— Information shown —
::::::::::
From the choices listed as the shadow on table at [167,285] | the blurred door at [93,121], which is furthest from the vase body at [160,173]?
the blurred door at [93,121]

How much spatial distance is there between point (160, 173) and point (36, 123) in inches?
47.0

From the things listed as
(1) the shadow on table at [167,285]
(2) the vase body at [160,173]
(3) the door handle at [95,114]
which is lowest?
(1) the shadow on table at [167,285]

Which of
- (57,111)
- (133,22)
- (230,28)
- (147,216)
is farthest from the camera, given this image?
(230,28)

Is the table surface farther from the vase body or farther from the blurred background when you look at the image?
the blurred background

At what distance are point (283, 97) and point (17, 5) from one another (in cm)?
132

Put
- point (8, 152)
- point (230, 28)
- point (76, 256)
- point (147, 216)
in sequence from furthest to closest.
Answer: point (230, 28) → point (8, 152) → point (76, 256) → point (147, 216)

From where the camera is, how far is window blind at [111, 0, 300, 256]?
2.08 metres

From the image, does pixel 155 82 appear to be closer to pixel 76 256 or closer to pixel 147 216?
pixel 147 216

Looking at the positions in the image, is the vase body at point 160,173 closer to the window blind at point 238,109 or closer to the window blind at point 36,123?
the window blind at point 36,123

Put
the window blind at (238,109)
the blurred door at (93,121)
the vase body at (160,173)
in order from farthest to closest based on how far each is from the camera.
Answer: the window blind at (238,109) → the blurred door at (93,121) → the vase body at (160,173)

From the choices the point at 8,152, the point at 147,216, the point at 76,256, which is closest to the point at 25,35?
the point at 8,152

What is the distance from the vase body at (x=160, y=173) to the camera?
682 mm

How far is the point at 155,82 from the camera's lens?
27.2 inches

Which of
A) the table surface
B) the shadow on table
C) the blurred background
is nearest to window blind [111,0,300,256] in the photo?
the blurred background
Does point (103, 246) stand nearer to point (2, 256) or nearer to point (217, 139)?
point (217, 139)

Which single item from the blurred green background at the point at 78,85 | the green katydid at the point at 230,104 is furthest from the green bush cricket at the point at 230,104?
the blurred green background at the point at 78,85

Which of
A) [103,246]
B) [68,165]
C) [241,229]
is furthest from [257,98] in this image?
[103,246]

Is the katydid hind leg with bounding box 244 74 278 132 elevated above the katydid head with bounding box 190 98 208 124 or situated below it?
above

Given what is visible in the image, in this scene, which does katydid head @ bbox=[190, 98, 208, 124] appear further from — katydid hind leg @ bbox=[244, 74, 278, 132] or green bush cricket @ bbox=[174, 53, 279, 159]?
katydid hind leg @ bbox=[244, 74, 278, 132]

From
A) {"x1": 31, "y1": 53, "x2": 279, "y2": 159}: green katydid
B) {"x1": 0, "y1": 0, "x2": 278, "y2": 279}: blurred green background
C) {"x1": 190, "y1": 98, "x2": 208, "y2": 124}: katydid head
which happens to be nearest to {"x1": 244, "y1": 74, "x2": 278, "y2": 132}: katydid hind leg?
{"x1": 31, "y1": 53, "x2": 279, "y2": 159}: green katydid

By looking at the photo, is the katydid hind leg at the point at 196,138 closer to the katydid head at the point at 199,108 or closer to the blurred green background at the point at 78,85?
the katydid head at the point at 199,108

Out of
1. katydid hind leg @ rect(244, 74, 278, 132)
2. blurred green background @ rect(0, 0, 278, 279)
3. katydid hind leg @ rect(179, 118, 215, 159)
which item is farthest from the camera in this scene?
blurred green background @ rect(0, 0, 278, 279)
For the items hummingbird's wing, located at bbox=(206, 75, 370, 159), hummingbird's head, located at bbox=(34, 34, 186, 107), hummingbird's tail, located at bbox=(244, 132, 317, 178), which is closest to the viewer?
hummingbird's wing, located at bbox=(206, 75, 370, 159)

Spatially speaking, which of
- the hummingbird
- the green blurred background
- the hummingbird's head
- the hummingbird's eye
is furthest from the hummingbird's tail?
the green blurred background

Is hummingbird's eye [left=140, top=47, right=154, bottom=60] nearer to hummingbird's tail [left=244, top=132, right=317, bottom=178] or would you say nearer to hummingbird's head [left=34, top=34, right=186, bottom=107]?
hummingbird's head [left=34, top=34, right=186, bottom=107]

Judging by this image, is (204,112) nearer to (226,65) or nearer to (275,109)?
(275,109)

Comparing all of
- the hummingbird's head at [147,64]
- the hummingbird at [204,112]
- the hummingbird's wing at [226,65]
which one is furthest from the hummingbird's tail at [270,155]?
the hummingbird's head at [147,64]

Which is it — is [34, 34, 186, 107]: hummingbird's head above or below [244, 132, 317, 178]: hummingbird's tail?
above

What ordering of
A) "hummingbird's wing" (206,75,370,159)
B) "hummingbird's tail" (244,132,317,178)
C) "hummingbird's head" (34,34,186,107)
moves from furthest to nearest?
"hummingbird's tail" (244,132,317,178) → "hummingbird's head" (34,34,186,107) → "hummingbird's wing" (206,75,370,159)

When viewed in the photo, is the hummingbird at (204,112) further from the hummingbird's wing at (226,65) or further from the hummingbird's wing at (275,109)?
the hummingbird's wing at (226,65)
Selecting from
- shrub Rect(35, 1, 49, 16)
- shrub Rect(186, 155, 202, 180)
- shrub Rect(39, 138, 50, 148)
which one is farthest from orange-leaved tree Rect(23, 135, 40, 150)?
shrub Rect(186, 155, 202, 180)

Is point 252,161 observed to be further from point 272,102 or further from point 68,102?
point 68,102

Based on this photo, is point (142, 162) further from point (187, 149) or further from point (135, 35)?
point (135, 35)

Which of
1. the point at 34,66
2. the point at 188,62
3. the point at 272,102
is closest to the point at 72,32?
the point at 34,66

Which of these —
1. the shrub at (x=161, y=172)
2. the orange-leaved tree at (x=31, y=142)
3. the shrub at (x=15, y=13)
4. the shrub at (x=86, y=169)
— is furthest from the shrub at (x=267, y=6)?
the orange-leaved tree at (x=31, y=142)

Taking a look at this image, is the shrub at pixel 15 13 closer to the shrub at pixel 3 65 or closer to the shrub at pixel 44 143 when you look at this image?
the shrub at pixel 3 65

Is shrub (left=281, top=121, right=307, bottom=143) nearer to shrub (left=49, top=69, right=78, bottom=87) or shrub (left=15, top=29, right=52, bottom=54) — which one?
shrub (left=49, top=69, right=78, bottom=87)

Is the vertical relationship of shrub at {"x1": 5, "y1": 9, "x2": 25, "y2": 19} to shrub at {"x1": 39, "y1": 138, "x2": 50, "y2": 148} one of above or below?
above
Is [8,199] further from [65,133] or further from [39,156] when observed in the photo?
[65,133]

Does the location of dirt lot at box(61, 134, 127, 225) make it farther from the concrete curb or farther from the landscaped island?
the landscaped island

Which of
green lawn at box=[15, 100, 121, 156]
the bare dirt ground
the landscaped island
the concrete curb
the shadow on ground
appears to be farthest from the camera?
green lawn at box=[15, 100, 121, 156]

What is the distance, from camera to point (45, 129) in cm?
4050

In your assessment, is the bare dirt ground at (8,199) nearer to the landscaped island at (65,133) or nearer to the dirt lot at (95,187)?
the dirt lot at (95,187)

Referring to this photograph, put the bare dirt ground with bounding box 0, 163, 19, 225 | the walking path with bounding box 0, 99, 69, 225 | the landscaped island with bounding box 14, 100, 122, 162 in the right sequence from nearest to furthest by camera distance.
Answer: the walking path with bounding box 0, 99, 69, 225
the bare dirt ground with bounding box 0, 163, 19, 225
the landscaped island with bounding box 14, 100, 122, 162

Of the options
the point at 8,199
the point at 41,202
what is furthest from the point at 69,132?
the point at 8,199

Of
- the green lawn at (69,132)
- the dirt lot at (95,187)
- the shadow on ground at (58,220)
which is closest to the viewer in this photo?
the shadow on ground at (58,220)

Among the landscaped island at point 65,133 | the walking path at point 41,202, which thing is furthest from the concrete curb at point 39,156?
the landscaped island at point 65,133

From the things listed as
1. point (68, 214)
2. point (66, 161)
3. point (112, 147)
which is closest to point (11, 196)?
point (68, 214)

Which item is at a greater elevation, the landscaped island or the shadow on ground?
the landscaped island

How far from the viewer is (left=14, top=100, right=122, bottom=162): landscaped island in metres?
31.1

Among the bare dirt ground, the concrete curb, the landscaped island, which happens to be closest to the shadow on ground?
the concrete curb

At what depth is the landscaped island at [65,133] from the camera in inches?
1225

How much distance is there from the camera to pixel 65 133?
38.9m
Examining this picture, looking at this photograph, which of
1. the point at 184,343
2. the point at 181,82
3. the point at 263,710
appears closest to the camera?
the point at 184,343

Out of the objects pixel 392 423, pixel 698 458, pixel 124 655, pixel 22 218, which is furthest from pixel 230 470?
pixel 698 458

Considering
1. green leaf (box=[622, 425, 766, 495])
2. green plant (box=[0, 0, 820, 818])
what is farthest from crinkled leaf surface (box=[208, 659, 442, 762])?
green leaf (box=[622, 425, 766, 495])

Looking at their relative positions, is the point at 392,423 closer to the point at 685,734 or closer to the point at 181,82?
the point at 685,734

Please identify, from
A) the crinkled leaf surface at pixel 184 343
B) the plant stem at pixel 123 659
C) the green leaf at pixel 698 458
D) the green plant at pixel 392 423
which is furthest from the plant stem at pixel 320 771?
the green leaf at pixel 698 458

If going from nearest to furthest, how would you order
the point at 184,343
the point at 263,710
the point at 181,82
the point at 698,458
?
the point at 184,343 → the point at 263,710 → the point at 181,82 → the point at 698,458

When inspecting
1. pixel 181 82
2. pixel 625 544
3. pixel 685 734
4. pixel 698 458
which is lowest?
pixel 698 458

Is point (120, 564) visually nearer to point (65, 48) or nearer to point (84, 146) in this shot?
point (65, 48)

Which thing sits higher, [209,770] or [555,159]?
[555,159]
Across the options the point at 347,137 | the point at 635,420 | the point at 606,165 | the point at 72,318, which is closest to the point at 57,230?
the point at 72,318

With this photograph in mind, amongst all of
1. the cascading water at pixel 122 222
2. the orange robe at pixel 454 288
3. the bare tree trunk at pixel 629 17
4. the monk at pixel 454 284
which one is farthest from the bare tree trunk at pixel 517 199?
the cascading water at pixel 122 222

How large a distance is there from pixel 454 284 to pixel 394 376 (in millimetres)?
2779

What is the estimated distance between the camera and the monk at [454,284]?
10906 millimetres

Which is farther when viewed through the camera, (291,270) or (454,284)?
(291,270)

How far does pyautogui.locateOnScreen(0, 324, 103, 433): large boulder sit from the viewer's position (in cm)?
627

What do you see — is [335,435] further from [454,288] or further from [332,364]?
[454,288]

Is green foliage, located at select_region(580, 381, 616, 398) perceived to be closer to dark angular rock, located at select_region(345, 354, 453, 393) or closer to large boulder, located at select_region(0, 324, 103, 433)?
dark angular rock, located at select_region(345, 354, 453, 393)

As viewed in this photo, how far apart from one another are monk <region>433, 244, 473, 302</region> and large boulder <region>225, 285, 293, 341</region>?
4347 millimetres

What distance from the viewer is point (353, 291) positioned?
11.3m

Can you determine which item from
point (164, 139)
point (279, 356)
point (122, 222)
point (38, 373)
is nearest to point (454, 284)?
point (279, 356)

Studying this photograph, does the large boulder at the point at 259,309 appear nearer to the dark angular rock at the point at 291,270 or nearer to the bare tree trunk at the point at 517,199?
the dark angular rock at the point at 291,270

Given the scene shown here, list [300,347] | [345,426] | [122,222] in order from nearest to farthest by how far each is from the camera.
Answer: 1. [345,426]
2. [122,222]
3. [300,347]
::::::::::
— What is required —
Can you put the records starting at the line that has "From where the" and ending after the line that has "Answer: the window" into a two-column CSV with the headers text and answer? Use one row per record, put each field in quotes, and replace line breaks with spaces.

— Written answer —
text,answer
"From where the camera is, how far is window blind at [111, 0, 300, 256]?","2.08 metres"
"From the image, does pixel 155 82 appear to be closer to pixel 76 256 or closer to pixel 147 216?","pixel 147 216"
"Looking at the positions in the image, is the vase body at point 160,173 closer to the window blind at point 238,109 or closer to the window blind at point 36,123?","the window blind at point 36,123"
"Put the window blind at (238,109) the blurred door at (93,121) the vase body at (160,173) in order from farthest to closest based on how far each is from the camera. Answer:","the window blind at (238,109) → the blurred door at (93,121) → the vase body at (160,173)"